- [What is expected] Render every line of the items below as a JSON list of strings, one string per line, skipping blank lines and leaving out the pictures.

Image entries with named regions:

++++++++++

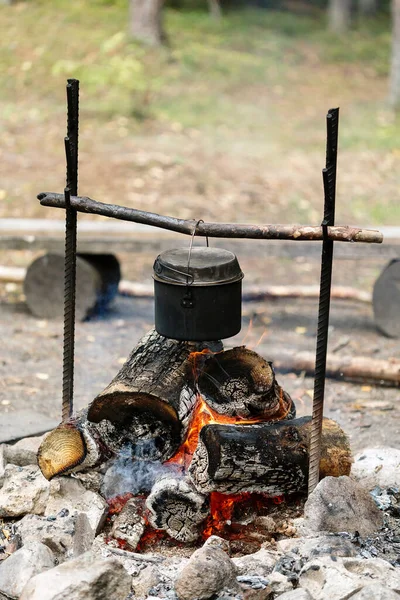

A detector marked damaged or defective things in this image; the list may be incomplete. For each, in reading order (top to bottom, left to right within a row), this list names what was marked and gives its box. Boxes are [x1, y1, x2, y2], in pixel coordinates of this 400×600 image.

rusty rebar stake [61, 78, 79, 422]
rusty rebar stake [308, 109, 340, 496]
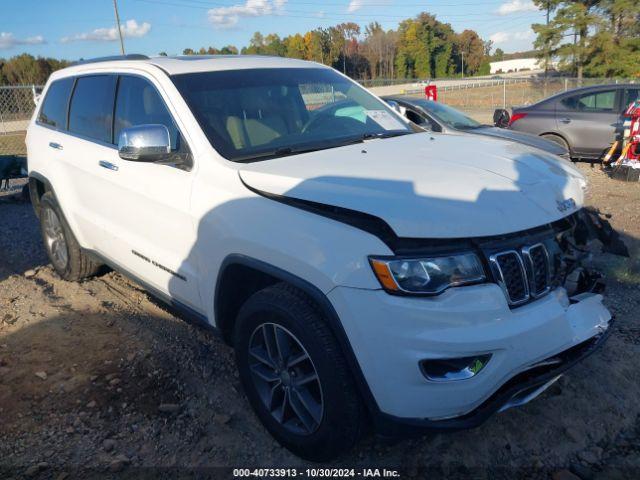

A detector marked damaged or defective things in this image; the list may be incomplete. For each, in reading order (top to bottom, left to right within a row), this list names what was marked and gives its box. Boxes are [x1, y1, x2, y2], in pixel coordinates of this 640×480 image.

broken headlight [370, 253, 484, 294]
damaged front end [552, 207, 628, 298]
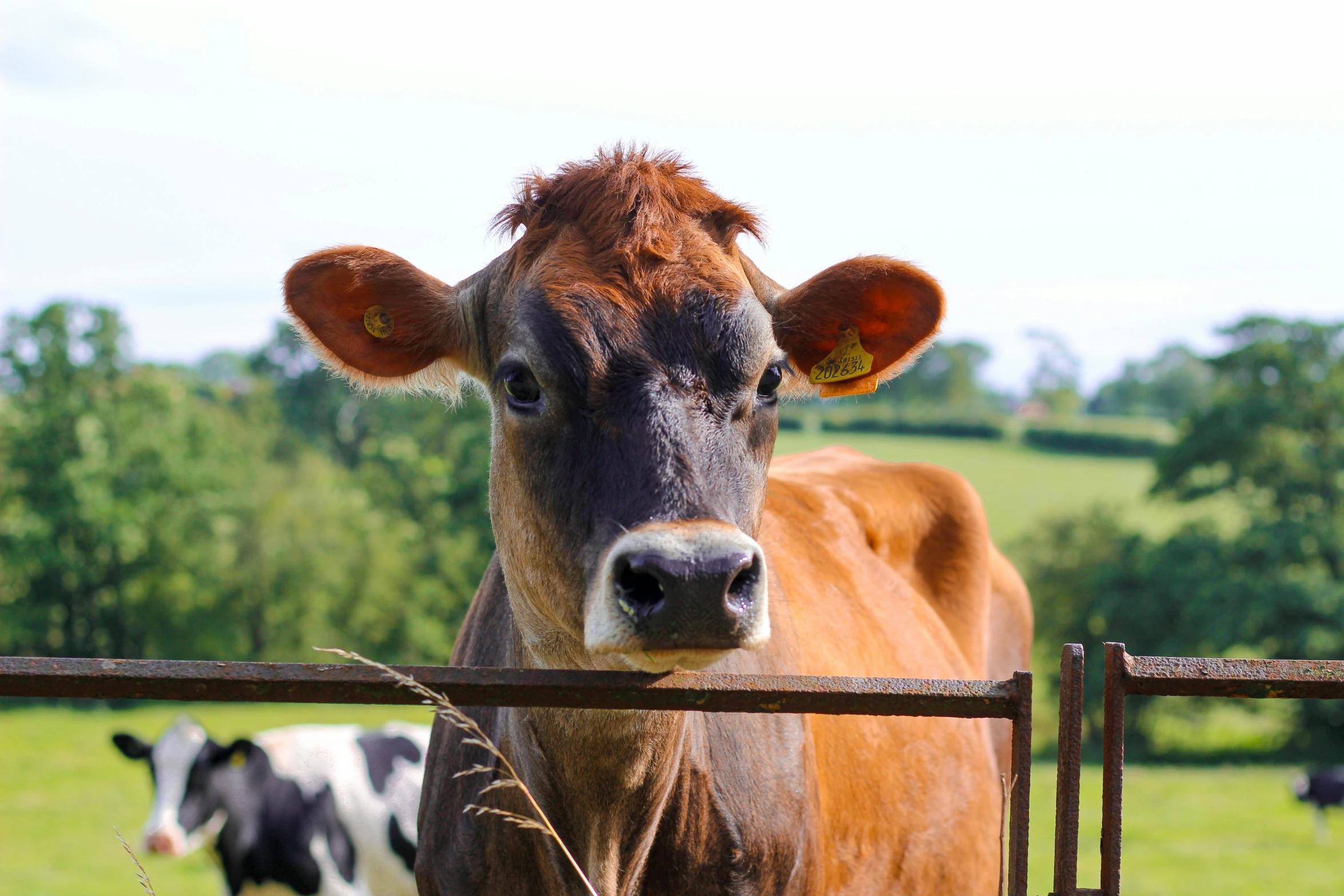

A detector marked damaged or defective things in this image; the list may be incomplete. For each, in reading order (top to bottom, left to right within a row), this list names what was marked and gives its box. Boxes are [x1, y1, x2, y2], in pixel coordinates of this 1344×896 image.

rusty metal bar [0, 655, 1016, 720]
rusted metal rail [0, 655, 1032, 891]
rusty metal bar [1011, 668, 1027, 896]
rusty metal bar [1053, 644, 1085, 896]
rusty metal bar [1096, 644, 1128, 896]
rusted metal rail [1102, 644, 1344, 896]
rusty metal bar [1123, 652, 1344, 698]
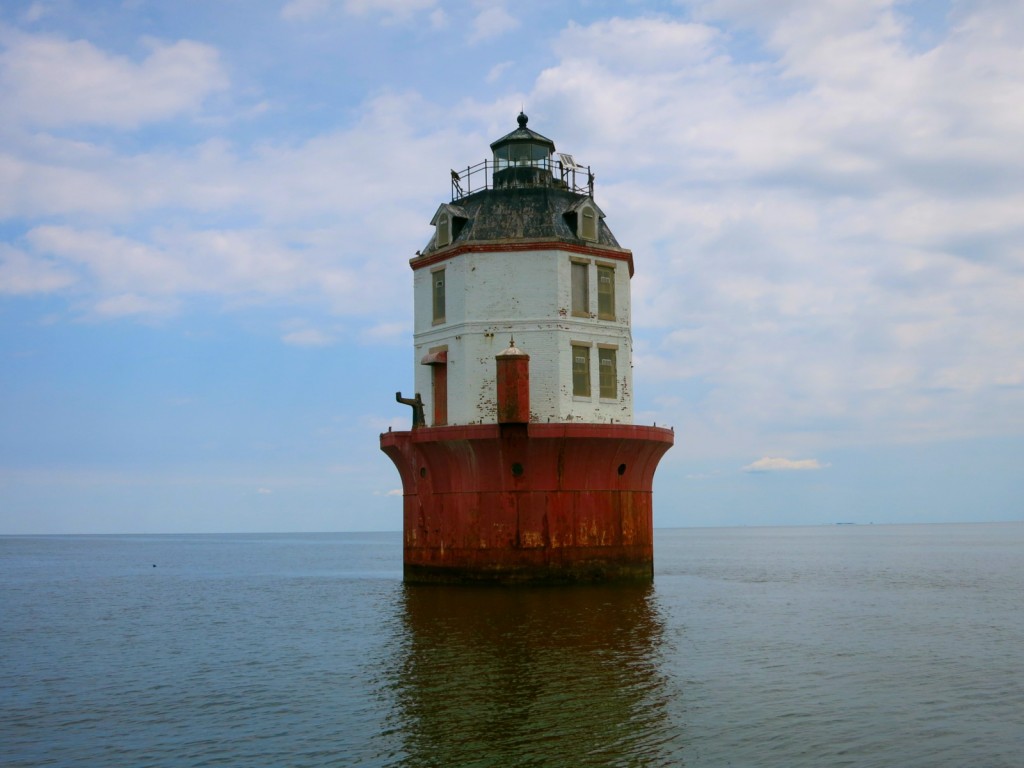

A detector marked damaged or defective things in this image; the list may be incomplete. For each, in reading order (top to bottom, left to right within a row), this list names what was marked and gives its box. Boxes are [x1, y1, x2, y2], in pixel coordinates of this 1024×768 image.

rusted metal base [380, 424, 676, 584]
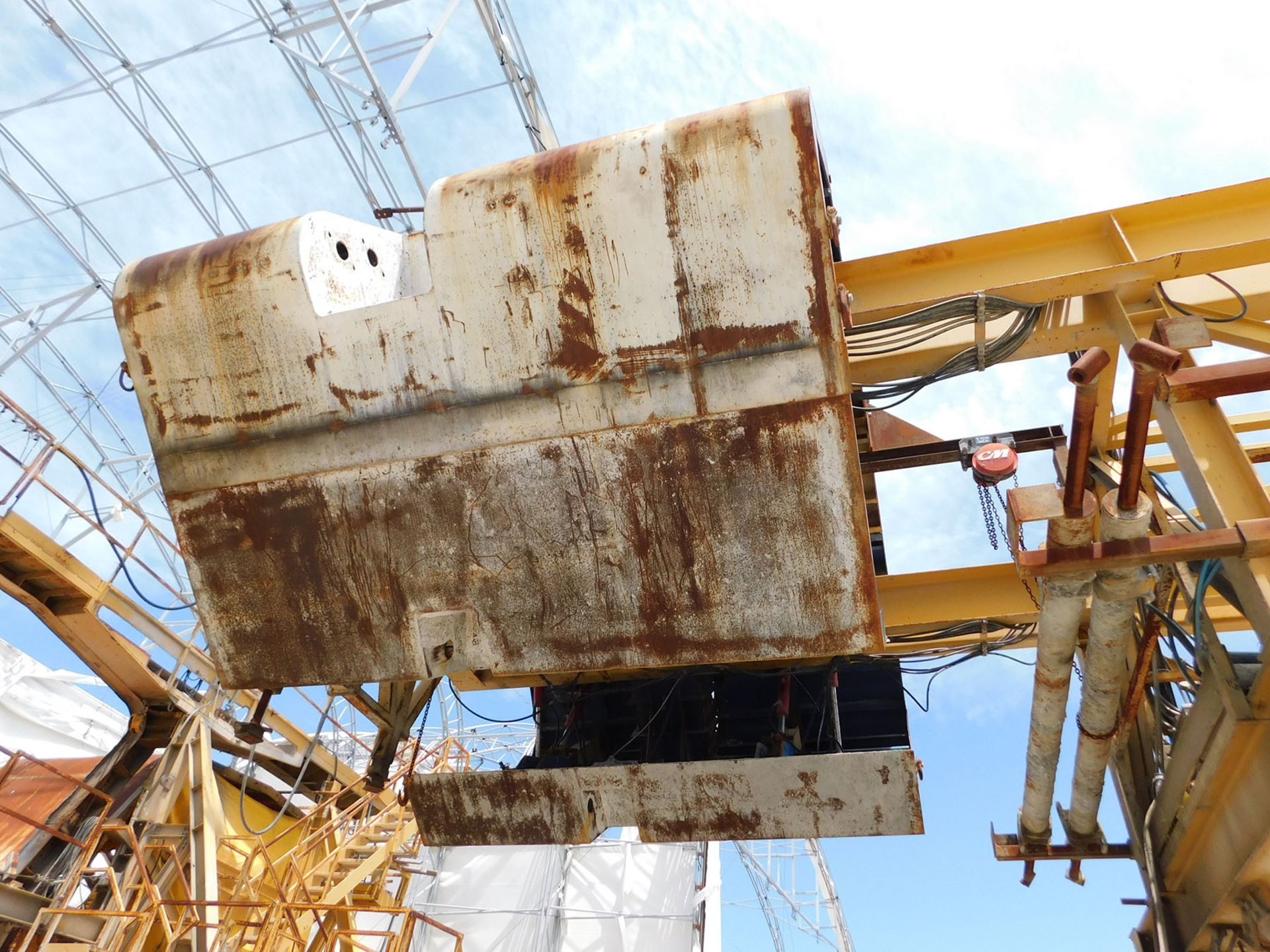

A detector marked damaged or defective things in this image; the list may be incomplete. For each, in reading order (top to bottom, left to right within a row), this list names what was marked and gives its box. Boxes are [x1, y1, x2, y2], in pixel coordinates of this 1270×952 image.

corroded steel panel [114, 89, 878, 688]
rusty metal form [112, 91, 884, 693]
corroded steel panel [410, 746, 921, 846]
rusty metal form [410, 746, 921, 846]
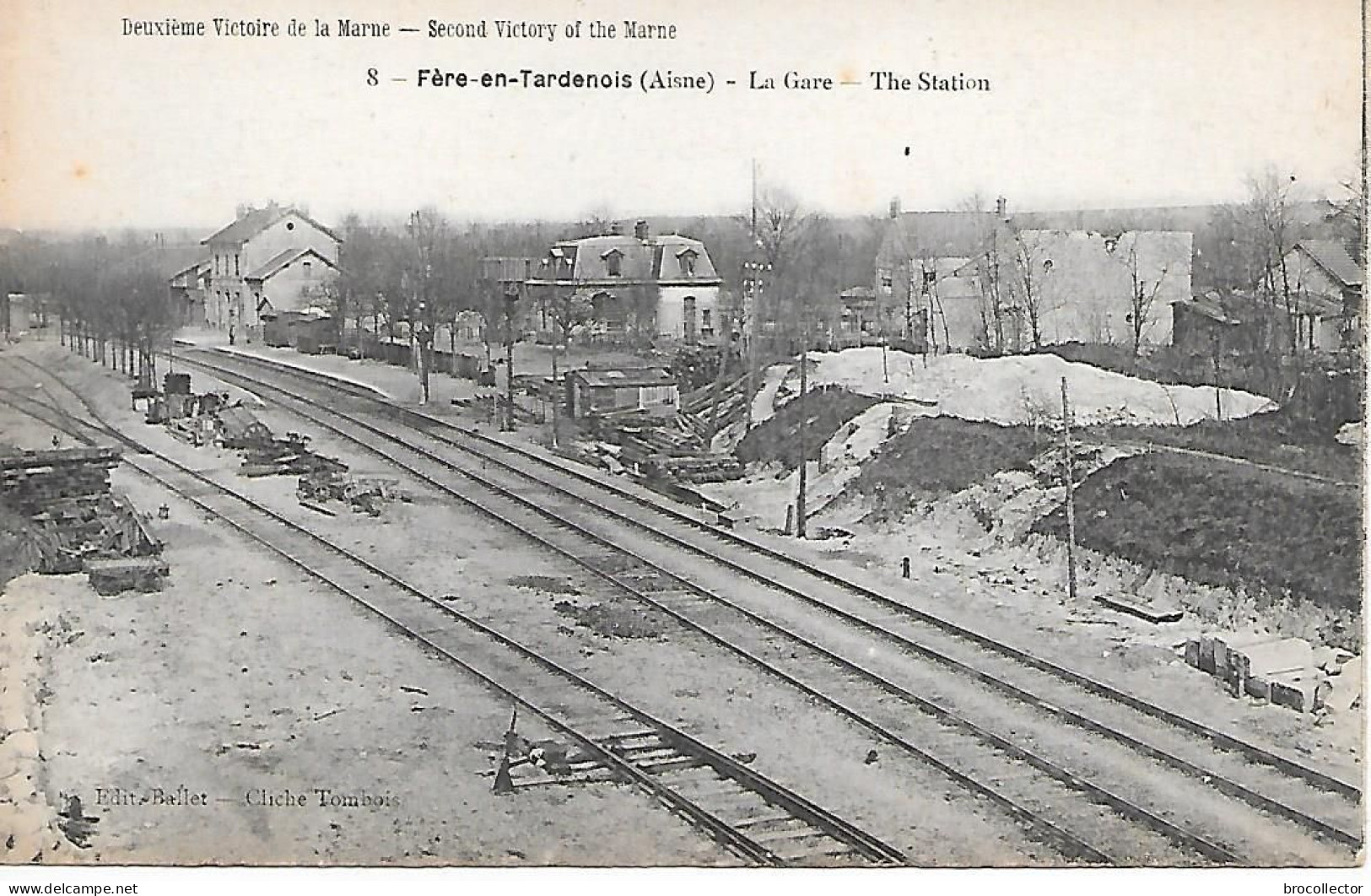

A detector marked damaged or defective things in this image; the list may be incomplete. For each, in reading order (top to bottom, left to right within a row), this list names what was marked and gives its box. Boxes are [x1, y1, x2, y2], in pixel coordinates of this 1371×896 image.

damaged railway track [0, 359, 904, 871]
damaged railway track [176, 348, 1363, 864]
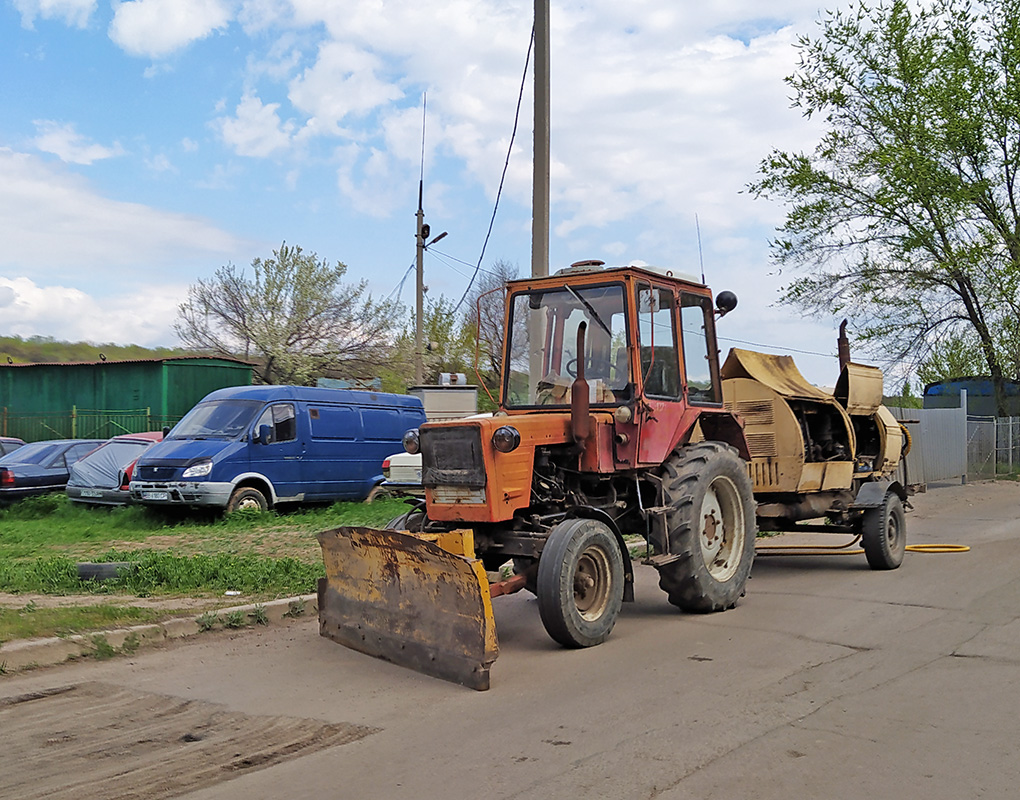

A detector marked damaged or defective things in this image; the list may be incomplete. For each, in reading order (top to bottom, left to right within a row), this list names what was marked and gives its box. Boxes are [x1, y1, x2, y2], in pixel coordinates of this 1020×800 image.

rusty metal blade [314, 526, 497, 689]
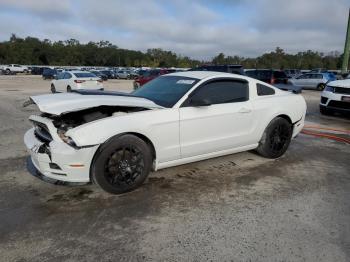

++++++++++

- [Response to this exercise]
[
  "A detector marked damaged or defective things in this image; the list may be incomplete. For each, in reading order (top to bottom, left to right within a row), this list names what was marked and gives its box. Boxes are [x1, y1, x2, y2], in pixel coordinates of this 400×600 image.",
  "rusty rebar stake [61, 78, 79, 422]",
  "rusty rebar stake [308, 109, 340, 496]",
  "A detector marked damaged or defective things in this image; the list may be incomplete. For each, in reading order (top to bottom, left to right within a row), this list names what was marked and gives its box. Boxes are [x1, y1, x2, y2], in pixel coordinates of this 640×480 image.",
  "broken headlight [370, 253, 484, 294]",
  "damaged front end [552, 207, 628, 298]",
  "A detector marked damaged or defective things in this image; the list may be incomplete. For each, in reading order (top to bottom, left to right within a row), this list names what was marked and gives its box. Boxes are [x1, y1, x2, y2], in pixel coordinates of this 1344×896 image.",
  "rusty metal bar [0, 655, 1016, 720]",
  "rusted metal rail [0, 655, 1032, 891]",
  "rusty metal bar [1011, 668, 1027, 896]",
  "rusty metal bar [1053, 644, 1085, 896]",
  "rusty metal bar [1096, 644, 1128, 896]",
  "rusted metal rail [1102, 644, 1344, 896]",
  "rusty metal bar [1123, 652, 1344, 698]",
  "A detector marked damaged or defective things in this image; the list may be incomplete. For each, in reading order (top to bottom, left to right within a row), this list names what was marked and gives its box. Boxes are [x1, y1, x2, y2], in pixel coordinates of this 1024×768 image.",
  "rusted metal base [380, 424, 676, 584]",
  "A detector marked damaged or defective things in this image; the list may be incomplete. For each, in reading order (top to bottom, left to right within a row), this list names what was marked and gives its box. Boxes are [x1, y1, x2, y2], in pixel coordinates of this 1270×952 image.",
  "corroded steel panel [114, 89, 878, 688]",
  "rusty metal form [112, 91, 884, 693]",
  "corroded steel panel [410, 746, 921, 846]",
  "rusty metal form [410, 746, 921, 846]",
  "A detector marked damaged or defective things in this image; the list may be incomplete. For each, in reading order (top to bottom, left to right within a row), this list names what was marked and gives its box. Boxes are [x1, y1, x2, y2], in pixel coordinates of this 1371×896 image.",
  "damaged railway track [0, 359, 904, 871]",
  "damaged railway track [176, 348, 1363, 864]",
  "A detector marked damaged or defective things in this image; the list may be incomplete. For each, in reading order (top to bottom, left to right within a row), this list names what was marked and gives its box. Boxes are [x1, y1, x2, y2], in pixel coordinates of this 1020×800 image.",
  "rusty metal blade [314, 526, 497, 689]"
]